Validate output under content/updates then run a local Hugo server to inspect rendering.

Troubleshooting

Design decisions (WHY, not WHAT)

• Function modularity: Facilitates unit testing and future module extraction.
• Front matter rebuild: Avoids mutation complexity and ensures determinism.
• Adaptive model ordering: Reduces average latency by reusing the last successful model first.
• Explicit limits: Keeps markdown lightweight and scannable for weekly cadence.
• Window abstraction: Allows switching between weekly calendar semantics and rolling ranges.

When to fork vs reuse

Reuse the script if you only need periodic feed aggregation + AI summaries + Hugo output.
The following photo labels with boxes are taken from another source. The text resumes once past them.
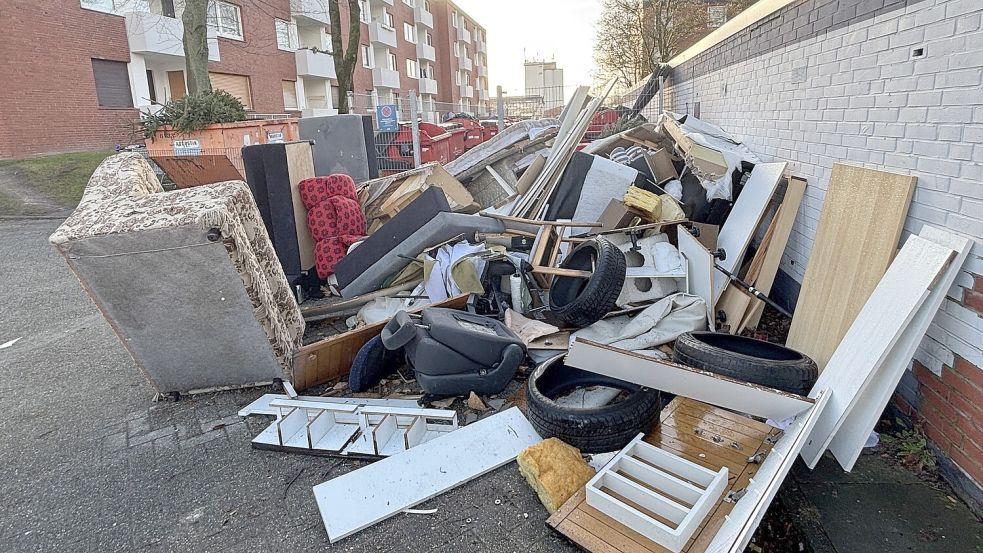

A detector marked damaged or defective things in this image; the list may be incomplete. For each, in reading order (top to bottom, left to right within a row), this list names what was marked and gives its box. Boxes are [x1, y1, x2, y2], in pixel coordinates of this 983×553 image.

broken furniture [49, 152, 304, 392]
broken furniture [240, 140, 318, 284]
broken furniture [298, 114, 378, 183]
broken furniture [788, 164, 920, 370]
broken furniture [380, 308, 528, 394]
broken furniture [250, 396, 458, 458]
broken furniture [314, 408, 540, 540]
broken furniture [584, 434, 732, 548]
Fork (or parameterise) if you require auth-protected APIs, structured JSON export, or per-item diffing.

Related concepts

• Platform engineering content automation.
• Continuous content delivery patterns.
• AI-assisted summarisation pipelines.

Next steps

1. Add model performance telemetry.
2. Produce combined weekly digest (across sources) for newsletter distribution.
3. Expose a JSON feed for downstream automation.
4. Integrate Slack notification on new commits.

References

• Azure Updates RSS: https://aztty.azurewebsites.net/rss/updates
• GitHub Changelog RSS: https://github.blog/changelog/
• Terraform Releases: https://github.com/hashicorp/terraform/releases
• Terraform AzureRM Provider: https://github.com/hashicorp/terraform-provider-azurerm/releases
• Hugo Content Organisation: https://gohugo.io/content-management/organization/
• GitHub Actions Scheduling: https://docs.github.com/actions/using-workflows/events-that-trigger-workflows#schedule

Conclusion

This pipeline is a compact, extensible pattern for continuous knowledge harvesting. By combining deterministic windowing, modular fetchers, adaptive summarisation, and idempotent markdown generation, it eliminates manual toil and delivers a reliable weekly knowledge artefact for the platform engineering estate.